Sebuah raungan keras penuh dominasi, menggetarkan setiap sisi Gua serta menjadi peringatan bahaya bagi Xiao Yun. Tidak ada rasa takut yang terukir di tatapan mata Serigala tersebut. Hanya ada hasrat untuk menyerang dan melenyapkan Xiao Yun agar amarahnya terpuaskan. Lalu, Serigala tersebut segera menyerang Xiao Yun dengan naluri alam liarnya. Serangannya yang lebih cepat dan kuat, memaksa Xiao Yun untuk terus menghindar tanpa memberi kesempatan menyerang balik. "Gua ini terlalu kecil, Yun! Kau akan berakhir menjadi hidangan makan malamnya jika terus berada di sini."

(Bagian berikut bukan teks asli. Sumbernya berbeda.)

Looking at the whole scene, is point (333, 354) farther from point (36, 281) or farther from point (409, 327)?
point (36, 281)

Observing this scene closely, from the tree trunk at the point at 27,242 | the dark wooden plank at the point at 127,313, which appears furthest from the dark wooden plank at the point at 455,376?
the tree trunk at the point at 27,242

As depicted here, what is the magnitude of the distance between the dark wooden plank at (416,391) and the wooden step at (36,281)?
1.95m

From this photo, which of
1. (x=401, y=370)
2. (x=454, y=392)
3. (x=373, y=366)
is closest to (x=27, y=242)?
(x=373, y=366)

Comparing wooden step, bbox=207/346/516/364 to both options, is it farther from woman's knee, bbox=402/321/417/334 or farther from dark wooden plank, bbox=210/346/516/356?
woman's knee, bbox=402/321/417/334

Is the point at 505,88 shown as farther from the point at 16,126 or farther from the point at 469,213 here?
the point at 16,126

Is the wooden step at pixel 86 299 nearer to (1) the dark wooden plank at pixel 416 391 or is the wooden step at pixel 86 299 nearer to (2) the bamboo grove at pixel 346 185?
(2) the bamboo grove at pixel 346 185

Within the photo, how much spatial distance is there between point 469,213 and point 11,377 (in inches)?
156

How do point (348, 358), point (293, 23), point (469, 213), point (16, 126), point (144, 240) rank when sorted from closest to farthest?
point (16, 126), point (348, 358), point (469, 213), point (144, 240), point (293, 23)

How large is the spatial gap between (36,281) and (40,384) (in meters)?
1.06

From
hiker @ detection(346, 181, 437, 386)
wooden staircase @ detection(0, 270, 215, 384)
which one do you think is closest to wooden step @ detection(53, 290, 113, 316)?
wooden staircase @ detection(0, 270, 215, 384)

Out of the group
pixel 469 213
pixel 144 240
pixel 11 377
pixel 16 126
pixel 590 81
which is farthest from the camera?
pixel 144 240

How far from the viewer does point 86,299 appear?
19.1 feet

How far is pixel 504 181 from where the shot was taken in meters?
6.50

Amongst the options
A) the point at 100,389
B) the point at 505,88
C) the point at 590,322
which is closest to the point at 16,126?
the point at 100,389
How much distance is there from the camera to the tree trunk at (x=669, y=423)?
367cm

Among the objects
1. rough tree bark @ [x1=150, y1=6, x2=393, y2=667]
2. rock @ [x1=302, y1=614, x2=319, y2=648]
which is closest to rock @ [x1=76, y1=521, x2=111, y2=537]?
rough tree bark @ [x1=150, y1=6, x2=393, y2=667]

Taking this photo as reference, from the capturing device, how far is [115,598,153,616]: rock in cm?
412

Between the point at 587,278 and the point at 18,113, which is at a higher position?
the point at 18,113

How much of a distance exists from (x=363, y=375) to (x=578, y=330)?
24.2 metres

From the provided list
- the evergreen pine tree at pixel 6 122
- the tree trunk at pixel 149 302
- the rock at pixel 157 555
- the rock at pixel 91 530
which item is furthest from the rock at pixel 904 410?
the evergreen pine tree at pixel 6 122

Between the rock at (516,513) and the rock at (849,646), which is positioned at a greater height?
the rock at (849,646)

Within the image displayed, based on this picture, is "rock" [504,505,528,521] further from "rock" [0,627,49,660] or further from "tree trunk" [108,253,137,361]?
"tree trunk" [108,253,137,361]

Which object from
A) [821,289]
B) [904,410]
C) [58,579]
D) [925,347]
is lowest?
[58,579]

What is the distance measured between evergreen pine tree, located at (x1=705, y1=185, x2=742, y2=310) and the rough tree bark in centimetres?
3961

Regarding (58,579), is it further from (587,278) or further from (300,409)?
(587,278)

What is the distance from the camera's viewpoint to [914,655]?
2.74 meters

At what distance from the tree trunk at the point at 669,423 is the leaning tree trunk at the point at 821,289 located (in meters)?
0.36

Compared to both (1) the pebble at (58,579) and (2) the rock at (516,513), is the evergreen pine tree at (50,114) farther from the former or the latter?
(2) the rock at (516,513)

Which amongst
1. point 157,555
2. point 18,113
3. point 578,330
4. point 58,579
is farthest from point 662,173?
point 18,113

"Aku tahu!" Xiao Yun langsung berlari keluar Gua agar bisa mengurangi ancaman berbahaya dari Serigala tersebut. Langkah kakinya yang cepat, menuntun dirinya menjauh dari mulut Gua hingga beberapa puluh meter. Kemudian, Xiao Yun menyembunyikan tubuhnya di antara pohon-pohon besar seraya mencari cara untuk melawan Serigala tersebut tanpa membahayakan nyawanya. "Sebuah Gua yang dipenuhi oleh Kristal Ungu Abadi serta pola garis ungu yang terbentuk pada tubuh seekor Serigala. Tidak salah lagi.. Kita berdua, baru saja masuk ke dalam sarang milik Serigala Langit Ungu!" ucap Xiao Yun dengan napas yang terengah-engah
"Ini benar-benar berbahaya! Kekuatanku saat ini belum cukup kuat untuk menghadapi seekor Spirit Beast tingkat Empat." napas Xiao Yun terdengar semakin cepat. Raut mukanya terlihat keruh, menunjukkan tanda bahwa ia sedang memikirkan sesuatu yang sangat berat. Bola matanya terus melirik ke sisi kanan dan kiri, berusaha mencari solusi dari lingkungan di sekitarnya.